この鈴鹿の週末も、寿一はTGR 86/BRZ Raceのレースに加え、GRスープラのデモラン、ピレリスーパー耐久シリーズの場内解説と多忙を極めていた。そこで後日取材にさせてもらったが、なぜ今さら、SNS等で大きな影響力をもつ脇阪寿一ほどの人物が取材を要求するのか、そしてこの週末、常に上位を争った“理由”を教えてもらった。
■「止めようかとも思った」苦戦が続いた寿一の挑戦
寿一は2015年限りでスーパーGTのシートを下り、LEXUS TEAM LeMans WAKO’Sの監督に就任。また、TOYOTA GAZOO Racingのアンバサダーという役割を担った。一方でレーシングドライバーとしても活動を続け、スーパー耐久へのスポット参戦、そしてTGR 86/BRZ Raceのプロフェッショナルクラスに挑んだ。
TGR 86/BRZ Raceのプロクラスは、寿一もスーパーGTで戦ってきたプロドライバーを中心に、若手やベテランなど、多くの“手練”が参戦する。ナンバー付きのトヨタ86、スバルBRZで戦うだけにパワーはそこまでないが、それ故の難しさがある。そんななかで、寿一は参戦以降なかなか上位に進出することができなかった。
昨年まで寿一はディーラーと組み、人材を育てながらレースを戦っていたが、そこに限界を感じつつあった。何より、レーシングドライバー脇阪寿一として、「今まで僕の人生で、ビリを走ることは許されなかった。どんなカテゴリーでもそんなことはなかった」というプライドがあった。そしてまた、寿一はTGRアンバサダーとしても、最後尾を走る訳にはいかなかった。
「やっぱり、僕は物事を伝えたい」と寿一は言う。
「伝えたい人間がビリを走っていたら、伝えられないんだ。伝えるためにはトップを走らなければいけないし、少なくともその周辺を走らなければいけない」

■ ■ ■ ■ ■

### [課題]
1) 次の (a)〜(c) が本文抜粋の内容と一致するか、それぞれ「はい」か「いいえ」で答え、判断の根拠となる本文の語句を正確に引用してください。(a) 寿一は2015年限りでスーパーGTのシートを下りた。(b) 寿一はTGR 86/BRZ Raceに参戦して以降、すぐに上位を走るようになった。(c) TGR 86/BRZ Raceの車両は大きなパワーを備えている。
2) 本文抜粋のうち、「昨年まで寿一はディーラーと組」を含む箇所から始めて「尾を走る訳にはいかなかった。」の後で止め、その範囲を一字一句そのまま書き写してください。
3) 脇阪寿一について述べた本文抜粋の最後の文に続けて、文章を書き進めてください。
このデータは本文抜粋とは別の出典から取ったものです。

### [データ一覧]
■ ■ ■ ■ ■

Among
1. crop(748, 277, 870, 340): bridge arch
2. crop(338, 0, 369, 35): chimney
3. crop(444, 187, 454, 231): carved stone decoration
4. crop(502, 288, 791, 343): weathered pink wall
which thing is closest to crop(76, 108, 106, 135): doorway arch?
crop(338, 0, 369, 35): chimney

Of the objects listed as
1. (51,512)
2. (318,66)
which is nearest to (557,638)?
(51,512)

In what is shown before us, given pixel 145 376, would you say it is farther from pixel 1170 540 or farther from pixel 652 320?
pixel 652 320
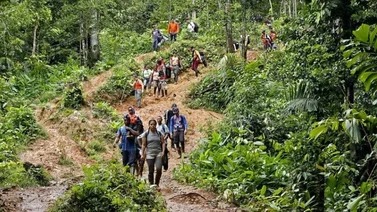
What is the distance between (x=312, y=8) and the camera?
952 centimetres

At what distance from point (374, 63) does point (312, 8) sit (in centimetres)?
552

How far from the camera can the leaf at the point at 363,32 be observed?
380 cm

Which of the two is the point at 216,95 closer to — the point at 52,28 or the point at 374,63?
the point at 52,28

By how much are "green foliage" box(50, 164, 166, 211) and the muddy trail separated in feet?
3.10

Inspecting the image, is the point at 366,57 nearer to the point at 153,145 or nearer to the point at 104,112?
the point at 153,145

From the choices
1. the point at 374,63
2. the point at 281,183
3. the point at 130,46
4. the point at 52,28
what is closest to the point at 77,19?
the point at 52,28

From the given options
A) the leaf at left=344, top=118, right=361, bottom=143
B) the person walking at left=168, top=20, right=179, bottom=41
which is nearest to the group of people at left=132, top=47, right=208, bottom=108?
the person walking at left=168, top=20, right=179, bottom=41

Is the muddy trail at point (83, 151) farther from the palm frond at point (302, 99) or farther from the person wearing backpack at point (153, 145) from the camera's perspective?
the palm frond at point (302, 99)

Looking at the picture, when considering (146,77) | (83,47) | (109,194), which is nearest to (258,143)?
(109,194)

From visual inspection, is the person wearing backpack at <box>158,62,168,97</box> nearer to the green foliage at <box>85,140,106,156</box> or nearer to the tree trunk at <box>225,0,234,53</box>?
the tree trunk at <box>225,0,234,53</box>

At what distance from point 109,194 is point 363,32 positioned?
5.90m

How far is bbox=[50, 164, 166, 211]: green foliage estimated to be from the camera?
876cm

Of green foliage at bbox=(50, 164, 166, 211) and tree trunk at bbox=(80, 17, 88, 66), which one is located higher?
tree trunk at bbox=(80, 17, 88, 66)

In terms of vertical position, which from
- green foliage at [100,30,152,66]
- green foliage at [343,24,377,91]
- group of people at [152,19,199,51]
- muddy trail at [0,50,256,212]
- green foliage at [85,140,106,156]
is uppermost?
green foliage at [343,24,377,91]
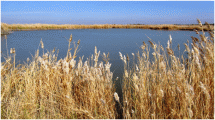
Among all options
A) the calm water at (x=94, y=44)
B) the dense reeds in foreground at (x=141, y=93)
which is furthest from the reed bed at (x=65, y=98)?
the calm water at (x=94, y=44)

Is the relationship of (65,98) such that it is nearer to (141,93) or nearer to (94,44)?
(141,93)

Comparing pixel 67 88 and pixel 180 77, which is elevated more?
pixel 180 77

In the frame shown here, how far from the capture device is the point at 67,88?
8.34 feet

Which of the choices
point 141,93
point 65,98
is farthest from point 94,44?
point 141,93

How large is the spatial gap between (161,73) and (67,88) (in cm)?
134

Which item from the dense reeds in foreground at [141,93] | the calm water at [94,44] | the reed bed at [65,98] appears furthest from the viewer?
the calm water at [94,44]

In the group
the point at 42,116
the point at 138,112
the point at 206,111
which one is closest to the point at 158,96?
the point at 138,112

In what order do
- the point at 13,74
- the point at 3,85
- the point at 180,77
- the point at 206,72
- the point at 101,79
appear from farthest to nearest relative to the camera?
the point at 13,74, the point at 3,85, the point at 101,79, the point at 206,72, the point at 180,77

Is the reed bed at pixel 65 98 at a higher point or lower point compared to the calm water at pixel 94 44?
lower

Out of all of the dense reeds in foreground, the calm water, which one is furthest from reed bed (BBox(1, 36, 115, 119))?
the calm water

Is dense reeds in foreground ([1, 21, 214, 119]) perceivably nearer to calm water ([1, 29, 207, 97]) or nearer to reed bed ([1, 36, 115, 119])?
reed bed ([1, 36, 115, 119])

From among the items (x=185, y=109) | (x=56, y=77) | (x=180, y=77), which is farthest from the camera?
(x=56, y=77)

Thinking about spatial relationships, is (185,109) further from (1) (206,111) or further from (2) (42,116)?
(2) (42,116)

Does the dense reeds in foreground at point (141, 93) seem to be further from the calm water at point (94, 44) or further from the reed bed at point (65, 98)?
the calm water at point (94, 44)
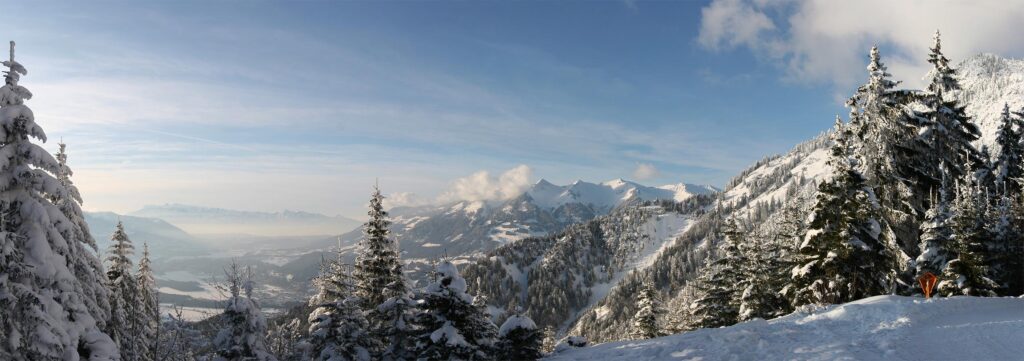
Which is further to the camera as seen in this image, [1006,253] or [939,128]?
[939,128]

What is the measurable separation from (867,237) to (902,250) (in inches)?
237

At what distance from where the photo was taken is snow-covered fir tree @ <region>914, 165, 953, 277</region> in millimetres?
28219

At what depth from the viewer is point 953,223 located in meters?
27.1

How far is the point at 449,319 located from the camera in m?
20.0

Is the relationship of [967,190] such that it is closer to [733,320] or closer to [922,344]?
[733,320]

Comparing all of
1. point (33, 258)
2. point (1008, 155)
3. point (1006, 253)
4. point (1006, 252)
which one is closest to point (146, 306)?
point (33, 258)

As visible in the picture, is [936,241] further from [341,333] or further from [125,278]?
[125,278]

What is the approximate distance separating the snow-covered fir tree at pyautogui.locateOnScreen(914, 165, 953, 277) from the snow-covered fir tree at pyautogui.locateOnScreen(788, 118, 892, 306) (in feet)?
11.8

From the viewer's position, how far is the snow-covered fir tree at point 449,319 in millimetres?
19625

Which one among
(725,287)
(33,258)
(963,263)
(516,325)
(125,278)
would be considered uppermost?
(33,258)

■ ■ ■ ■ ■

### [解答例]
1)
(a) はい:「寿一は2015年限りでスーパーGTのシートを下り」
(b) いいえ:「寿一は参戦以降なかなか上位に進出することができなかった」
(c) いいえ:「パワーはそこまでないが」

2)
昨年まで寿一はディーラーと組み、人材を育てながらレースを戦っていたが、そこに限界を感じつつあった。何より、レーシングドライバー脇阪寿一として、「今まで僕の人生で、ビリを走ることは許されなかった。どんなカテゴリーでもそんなことはなかった」というプライドがあった。そしてまた、寿一はTGRアンバサダーとしても、最後尾を走る訳にはいかなかった。

3)
2019年に向け、寿一はこのシリーズへの参戦を一度は止めようかと考えたこともあったという。しかし、このレースは「スーパーGTではできない、マーケットに直接繋がる商品開発ができる」場所。フォーミュラから育ってきた寿一は、将来のためにチューニングカー出身のドライバーができるこの開発を学びたかった。
「販売店がやっているレースでもあるし、トヨタがやっているレースでもあるし、それに86を使うし、すべての意味であのレースは大切なんです。今まで僕がやってきたレースとはまったく違う種類のもの」と寿一はTGR 86/BRZ Race参戦の意義を問う。
「だから、今年初めてのことになるけれど、自分のお金を出してでもやろうと思った。自分はいま、プロモーションやイベント制作、いろんなことをやっている。監督もそう。でも、チーム運営というのはしたことがない。時間がないし、リスクもある。それをやり出すと、他のことができなくなる。でもそこには縁がまだなかったので、やりたいと思った」
こうして寿一は、初めて自らのチームを立ち上げることを決意した。いや、初めてというのは正確ではないかもしれない。レーシングカート時代、弟の脇阪薫一と、現在奈良でアルファロメオやレーシングカートのショップを営んでいるスフィーダの西嶋和彦代表と立ち上げたチーム『ASSO MOTOR SPORTS』を復活させることにしたのだ。
「いろいろなことがあって考えたときに、やっぱり横には信頼できる人、ものすごく細かい言葉で話し合えるスタッフが欲しかった」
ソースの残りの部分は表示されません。